My work may stink, but I’m an artist never-the-less

August 4, 2006

I'm an artist. My work may stink, but I’m an artist nevertheless. I came to the visual arts only recently so I’m still struggling every day with developing my skills, managing various media, and learning the rules of perspective and form, and I’m fighting frustration because I can’t yet express my vision the way I want to express it.

But it’s not the ability to reproduce the visual world in two dimensions or carve it perfectly into stone that matters with art, anyway. It’s the vision that animates the work, and the most technically skilled work of art is not art if it does not express the artist’s vision.

What do I mean when I say the word “vision?” I believe that everyone experiences the world in a unique way, and so each of us lives inside of slightly different realities.

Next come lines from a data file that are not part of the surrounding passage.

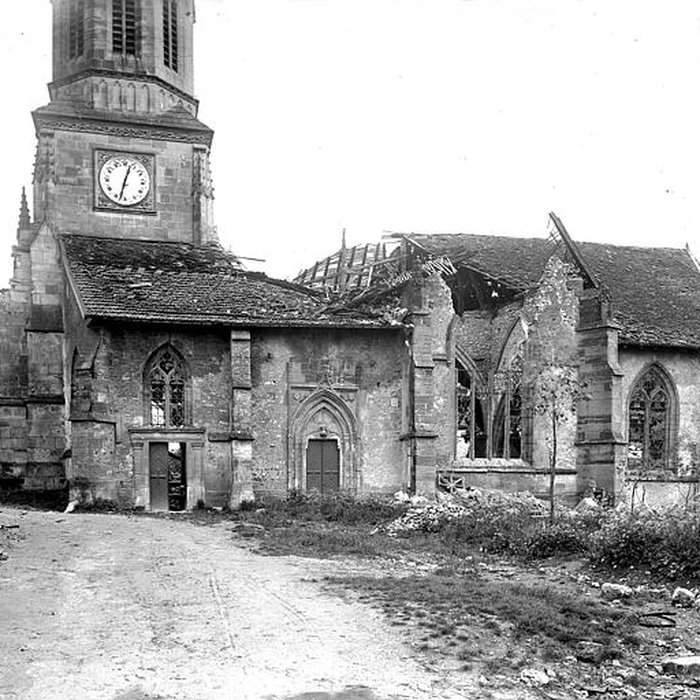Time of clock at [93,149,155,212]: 12:32
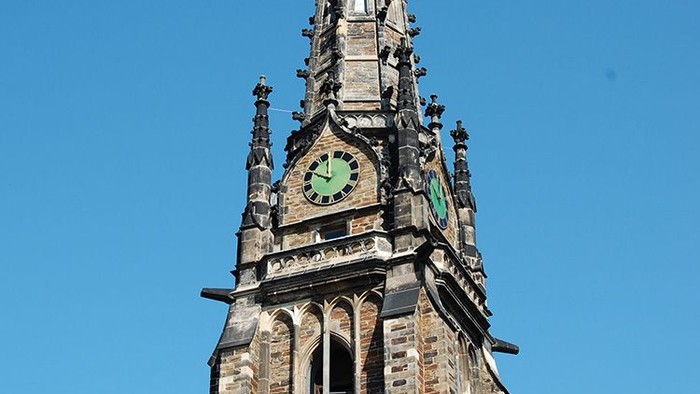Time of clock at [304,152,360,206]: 11:48
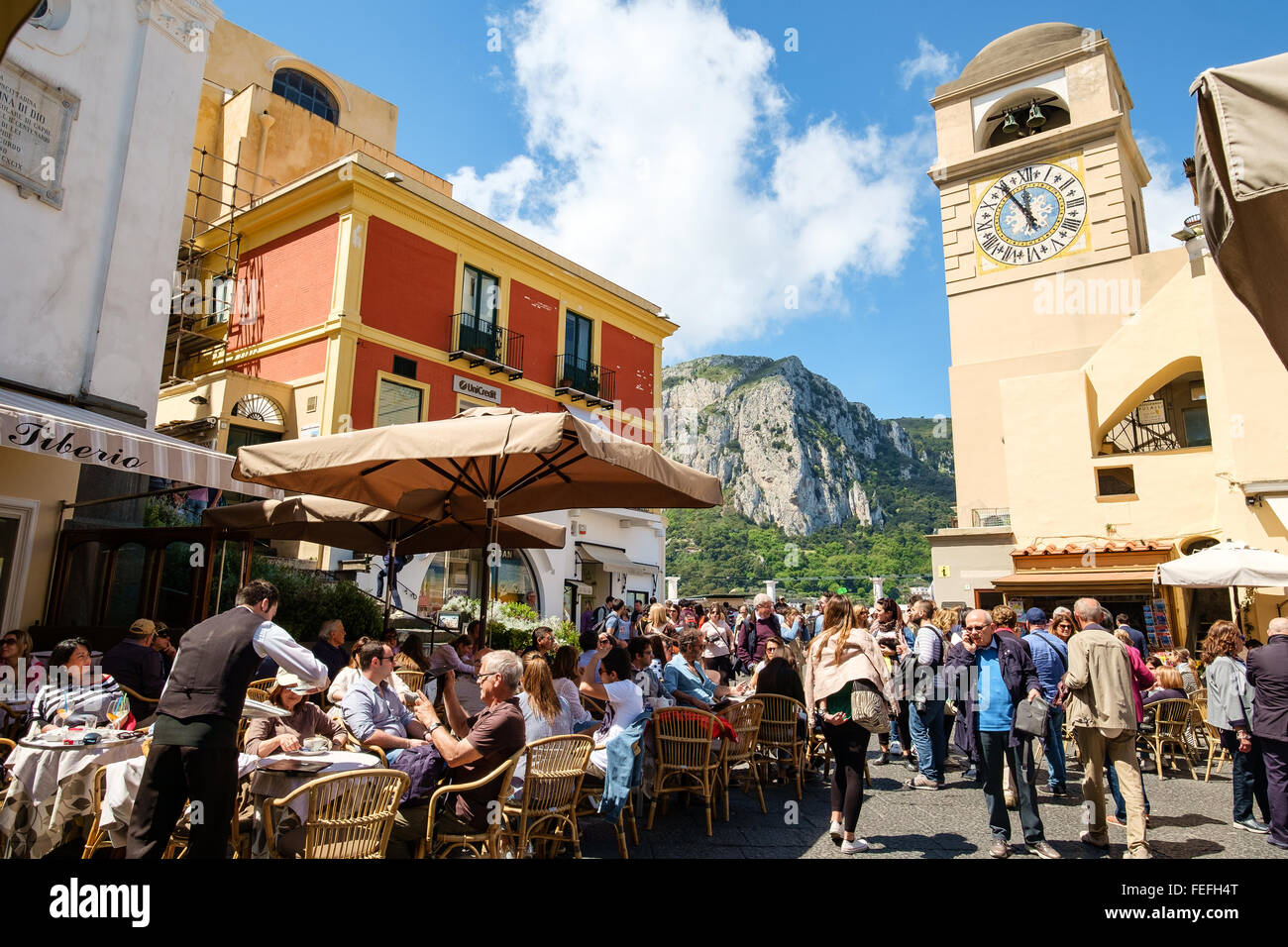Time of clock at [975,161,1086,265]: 11:53
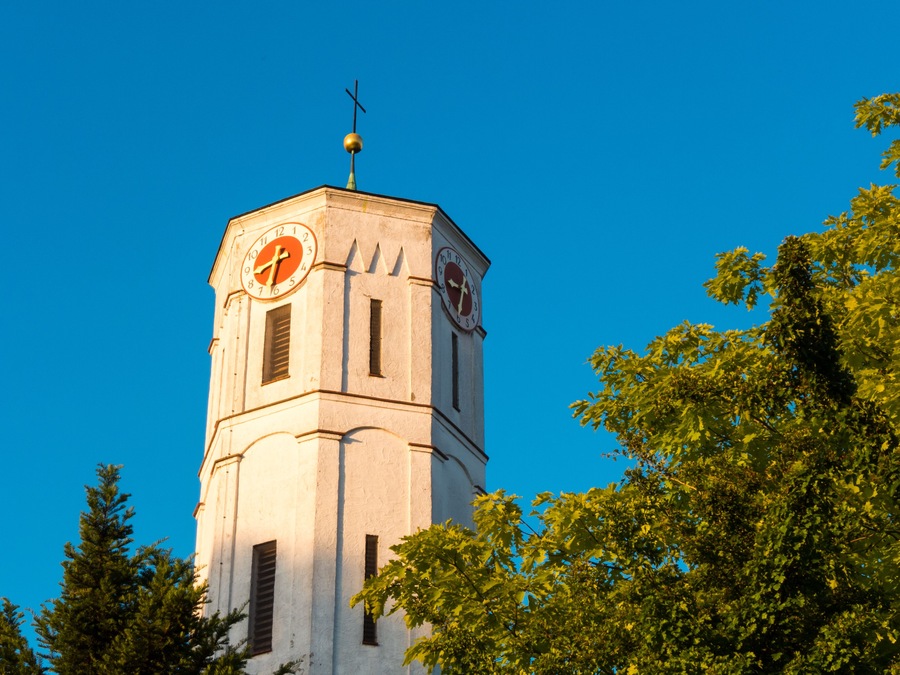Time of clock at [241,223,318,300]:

Our realities include our sensory experiences and the content of our lives, as well as what we believe about human nature and the nature of life-on-earth, about the human condition, about our eating and washing, our lovemaking and war-making and childbearing and god-speaking and tool designing, and ten thousand other things. This reality is our vision.

We live in a highly conforming culture. In the United States, a great deal of our experiences—realites—visions are the same. Homogenization (McDonaldization as some have called it) is flattening our world so that we tend to speak the same way, eat the same foods, and dress like everyone else. We are taught the same things in schools, model ourselves on the same TV shows, hear the same stories, do the same things for fun, and in every way come to resemble one another more and more.

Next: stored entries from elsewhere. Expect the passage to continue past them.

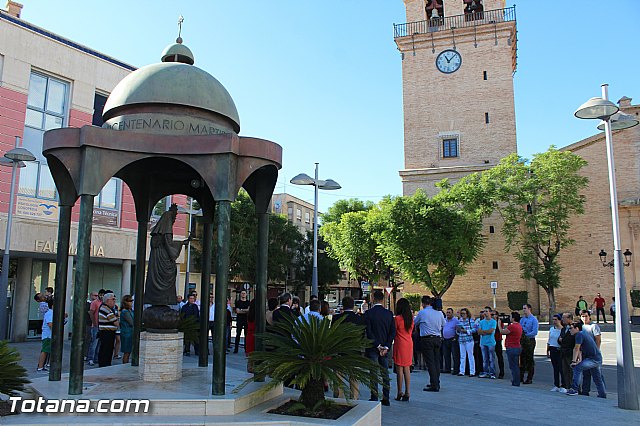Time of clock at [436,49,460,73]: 11:07
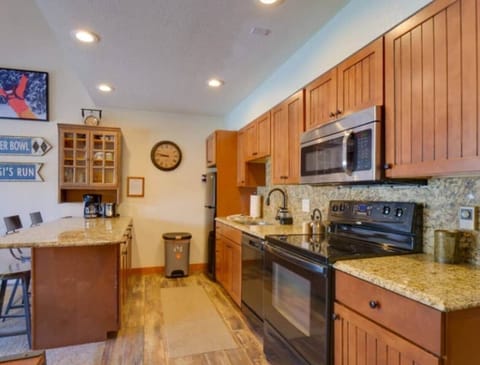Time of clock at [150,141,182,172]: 8:47
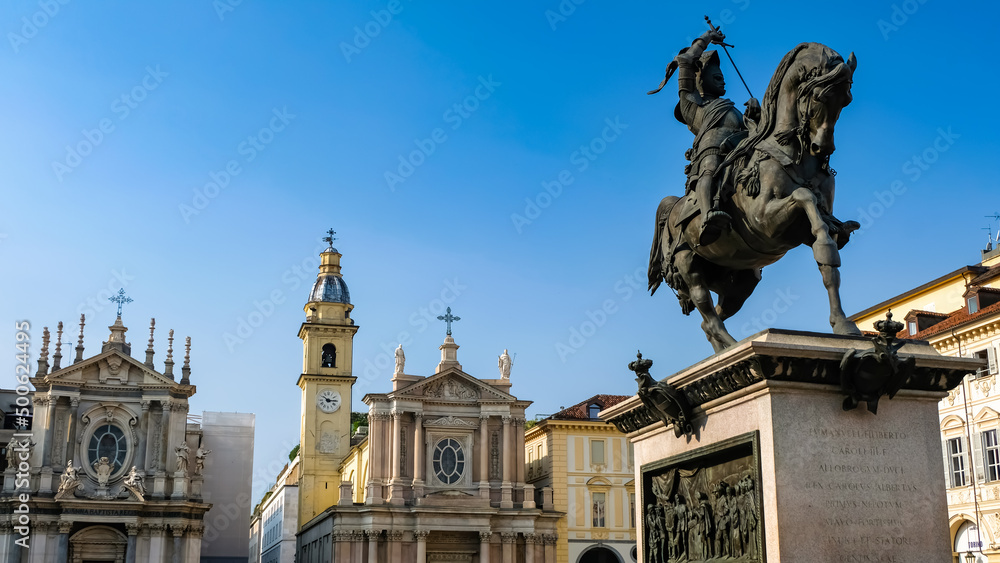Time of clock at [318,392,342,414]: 10:14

There is tremendous pressure to conform. If we don’t match the group reality, we may be marginalized, pathologized, criminalized, or laughed or condescended back into line. A quick example is the energetic kid more interested in catching crayfish than “preparing for the standardized assessment tests” who is labeled ADHD and drugged into conformity. Eccentricity is no longer considered benign. There is no place for difference.

An artist is a person who rebels against conformity, who claims his or her vision and shouts it out loud.

Even if you are a highly conforming “ordinary” person, there is some piece of your world that is special to each of you, and your special piece is your unique vision. If you share that vision, you become an artist.

Some people may think that unless we all see alike, there will be no peace, but if we all see alike, we will no longer be fully human. I believe that peace will come when each of us shares our unique visions. We must each become artists, and discover what is special in us, and share that with others. Every vision is necessary to the whole, and in the coming together of the visions of every member of a community, the community forms its culture, its reality, its ways of being in the body, on the earth. Is your vision on the television set? Is your heaven talked about in church? Is your future of peace and abundance considered possible in this crazy dominator marketplace world? If not, then become an artist and share what you see.

This sharing, whatever form it make take, will be art. You can express it visually, in writing, with dance, music or theater, and even in the way you live and interact every day. A person who has a vision that fires him and drives her, and who works hard to express that vision in form, that person is an artist, whether technically skilled or not.